Text excerpt:
He was feeling the same as me. LOW LOW LOW and DEPRESSED beyond belief. He said things like even if a good girl came along he wouldn't want her and all this stuff. SAD stuff. Now looking back he forgot who he was and needed to be reminded. I should remind him.

Well I went to his house went hot tubin and then another friend of ours came, we got dressed up SUPER spiffy and went to dinner. He was the epitome of chivalrous. It was lovely.

Somethings I liked about what he said that night.

I wish I could get a bottle of wine and drink it all
out of the blue comment. You need a boob guy. I find you attractive. You just need to find a boob guy.
Are we not married because we are old?
You look great in your swimsuit
You lost your baby weight fast

I love him. Being with him started to give me a thread of hope because he was AS LOW as me and he was saying and believing stuff that I said all day and listening to hm it sounded absurd and MISERY LOVES COMPANY and I loved being with him even though we laughed.

He has the cutest dog that laid his head on my lap and it melted me in half.

Data section:
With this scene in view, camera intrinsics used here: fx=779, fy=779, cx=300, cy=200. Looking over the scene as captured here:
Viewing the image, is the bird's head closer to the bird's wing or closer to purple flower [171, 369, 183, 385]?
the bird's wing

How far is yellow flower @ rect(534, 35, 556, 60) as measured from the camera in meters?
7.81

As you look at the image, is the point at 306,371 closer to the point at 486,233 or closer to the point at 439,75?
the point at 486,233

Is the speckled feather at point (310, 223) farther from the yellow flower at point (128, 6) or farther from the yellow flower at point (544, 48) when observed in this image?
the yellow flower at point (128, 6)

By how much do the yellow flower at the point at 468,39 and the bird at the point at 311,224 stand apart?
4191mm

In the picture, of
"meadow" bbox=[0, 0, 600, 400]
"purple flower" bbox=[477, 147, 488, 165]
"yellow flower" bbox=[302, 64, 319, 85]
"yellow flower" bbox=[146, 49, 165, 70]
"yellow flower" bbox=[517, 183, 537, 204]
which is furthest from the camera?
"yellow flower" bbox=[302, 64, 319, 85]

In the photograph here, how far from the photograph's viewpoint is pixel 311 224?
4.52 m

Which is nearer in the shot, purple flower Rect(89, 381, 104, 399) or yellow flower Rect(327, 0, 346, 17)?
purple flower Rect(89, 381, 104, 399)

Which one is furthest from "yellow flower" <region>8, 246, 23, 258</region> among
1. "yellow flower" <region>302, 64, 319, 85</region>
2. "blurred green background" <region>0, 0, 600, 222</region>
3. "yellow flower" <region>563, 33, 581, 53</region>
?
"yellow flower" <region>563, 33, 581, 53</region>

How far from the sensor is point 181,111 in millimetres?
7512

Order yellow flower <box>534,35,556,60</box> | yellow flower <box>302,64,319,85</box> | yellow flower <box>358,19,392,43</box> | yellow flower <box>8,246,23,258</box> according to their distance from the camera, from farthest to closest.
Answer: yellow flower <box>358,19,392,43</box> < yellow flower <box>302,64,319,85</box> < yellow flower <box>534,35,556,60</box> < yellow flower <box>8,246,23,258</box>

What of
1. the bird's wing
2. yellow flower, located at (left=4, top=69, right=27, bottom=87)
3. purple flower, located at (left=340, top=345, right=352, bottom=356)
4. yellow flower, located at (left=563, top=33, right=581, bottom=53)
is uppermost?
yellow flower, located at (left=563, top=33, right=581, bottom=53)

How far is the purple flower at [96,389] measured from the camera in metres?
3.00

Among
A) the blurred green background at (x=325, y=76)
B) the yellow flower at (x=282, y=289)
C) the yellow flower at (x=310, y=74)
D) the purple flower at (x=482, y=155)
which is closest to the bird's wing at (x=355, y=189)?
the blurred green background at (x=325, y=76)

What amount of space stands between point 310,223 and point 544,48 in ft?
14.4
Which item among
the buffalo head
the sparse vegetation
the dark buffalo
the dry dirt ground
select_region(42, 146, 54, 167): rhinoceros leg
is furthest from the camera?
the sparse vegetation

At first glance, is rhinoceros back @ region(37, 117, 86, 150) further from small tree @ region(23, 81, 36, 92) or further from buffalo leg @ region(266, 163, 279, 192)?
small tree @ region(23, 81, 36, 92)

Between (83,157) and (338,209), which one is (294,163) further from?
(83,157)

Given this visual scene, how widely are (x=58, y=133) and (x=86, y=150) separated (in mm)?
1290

Short task:
Pick up the personal entry about an evening spent with a close friend after its final sentence and extend it.

Result of the exercise:
So he kinda saved me because one of the guys that didn't text me back after a back and forth convo of me telling him that I wanted to be naughty and he him telling me I would regret it he texted me back at 10 PM and it would have been the the precise moment for us to be breaking our covenants and leaving God.

My friend who was of his low of low saved me that night. Everything inside of me was fighting to not call him and I did. Everything inside of me was telling me it would solve the problem to go be INSANE and instead I went hot tubing and to a nice restaurant and watched a movie.

Although I still felt that HAZZY dark depression cloud with me, it was eased with the presence of these two.